Underrated - Throw some D's on that...

Trying to circumscribe this endeavor to be about underrated songs is getting silly, and I'm only on the fourth letter. (Anybody who actually follows this until the end will have endured a marathon of vacillation, vagueness, and ever-shifting axioms.) The reality is that nearly every artist who is on my underrated list merits mention not because of just one song, but because they appear to be more accomplished and marketable than their sales and/or popular familiarity indicate. The body of work matters as much as the one perfect tune.

The D.O.C. - "The D.O.C. & The Doctor," No One Can Do It Better - Fate and foolishness intervened right when The D.O.C was poised to become a more commercially viable Ice Cube. Having played an important creative role on two seminal Gangster Rap albums--N.W.A's Straight Outta Compton and Eazy E's EZ-Duz-It--The D.O.C. released his solo effort and had kids in Raiders caps listening, as well as the programming directors for radio stations.

Most importantly,
The D.O.C. had the attention of the producers at MTV. This track got a significant amount of video play, despite the fact that there was virtually nothing controversial in the video itself and the recorded lyric needed absolutely zero editing to be fit for consumption (Impressive, since he helped write two absurdly filthy records and was being judged by 1989 standards.) The D.O.C. had clearly decided that as a solo artist he wasn't going to be a lightning rod for anything but club remixes. His target audience seemed to be white kids who wanted to act hard and sing along with aggro rap lyrics, without having to go silent every third line because there was an N-word. His business plan was prescient, as this demographic ended up buying, ooohhh...a couple of rap records.

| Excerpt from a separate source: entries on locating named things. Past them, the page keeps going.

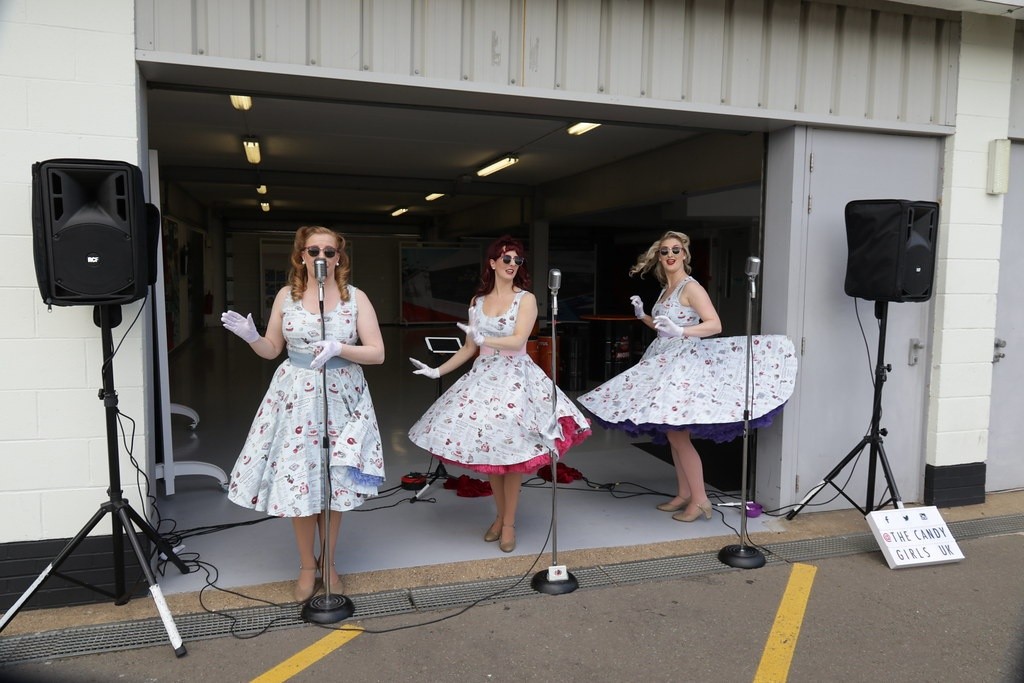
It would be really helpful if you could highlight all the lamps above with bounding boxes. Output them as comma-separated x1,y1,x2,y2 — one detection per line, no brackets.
566,121,602,137
230,94,254,111
243,140,261,167
424,191,445,200
392,207,408,217
257,183,267,196
259,199,271,213
477,154,519,176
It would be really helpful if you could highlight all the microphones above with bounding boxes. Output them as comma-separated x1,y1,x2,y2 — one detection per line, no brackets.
314,257,327,310
745,256,760,301
548,269,561,321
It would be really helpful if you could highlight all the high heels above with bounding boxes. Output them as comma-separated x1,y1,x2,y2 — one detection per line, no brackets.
317,554,343,594
672,499,712,521
500,522,515,552
294,553,318,602
657,494,693,512
485,514,502,542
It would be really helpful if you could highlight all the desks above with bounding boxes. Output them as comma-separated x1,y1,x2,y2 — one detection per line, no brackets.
546,319,586,377
580,315,638,363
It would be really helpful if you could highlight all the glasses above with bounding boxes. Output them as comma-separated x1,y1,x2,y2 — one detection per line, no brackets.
658,247,684,256
305,246,338,258
500,254,523,266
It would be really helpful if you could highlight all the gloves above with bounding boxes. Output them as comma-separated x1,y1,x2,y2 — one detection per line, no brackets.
630,295,644,319
653,315,683,337
310,340,342,369
410,358,439,379
457,321,484,346
221,310,259,343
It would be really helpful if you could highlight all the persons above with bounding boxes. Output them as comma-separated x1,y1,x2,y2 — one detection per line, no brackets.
217,225,385,605
576,231,798,522
405,238,594,554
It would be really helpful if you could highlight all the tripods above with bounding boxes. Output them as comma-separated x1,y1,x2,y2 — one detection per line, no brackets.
787,302,905,521
411,337,464,505
0,305,192,657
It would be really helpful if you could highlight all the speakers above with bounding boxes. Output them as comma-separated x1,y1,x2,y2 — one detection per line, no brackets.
845,200,940,305
30,157,149,307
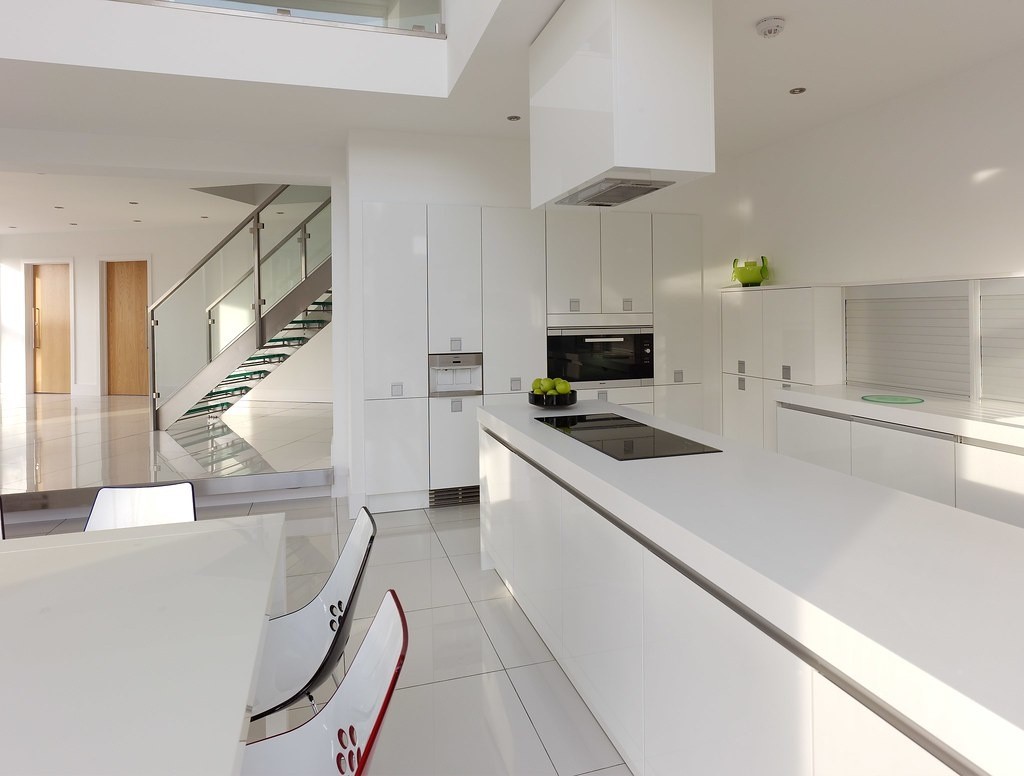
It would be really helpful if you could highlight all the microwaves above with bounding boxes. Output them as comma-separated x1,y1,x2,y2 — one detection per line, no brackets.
547,327,654,390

After Ice Cube acrimoniously parted with the N.W.A./Ruthless Records crew, The D.O.C. was the obvious choice to supplant him. But a 1989 car crash left him with damaged vocal chords and his long-delayed follow-up record lacked the punch of his previous work. He wound up making significant contributions to future Dr. Dre projects (See - The Chronic) but never made the impact as a solo artist that everyone expected. His track, "It's Funky Enough" still gets play from time to time, but "The D.O.C. & The Doctor," was one of the best purely braggadocious rap songs of the era. And twenty years later, it still sounds like a top-level studio recording. The drums alone are underrated.



The Detroit Cobras - "Right Around the Corner," "Shout Bama Lama," Love, Life, and Leaving

The Detroit Cobras play cover songs, acceding to Harold Bloom, they decided that they can't do better than that which has come before. Not to say that they don't put an original and authentic spin on their arrangements. Every song they play, they treat with the care artists usually reserve for their own compositions.


Live, they can be spectacular and saucy; other times, they are belligerent to fans and blithering onstage. Sometimes they are all of these. But if you want to start a party, pump up your work-out, or just have a good time while you wash the dishes, I defy you to find a band more able to grasp the best parts of an old song and squeeze the fun stick until you just gotta dance.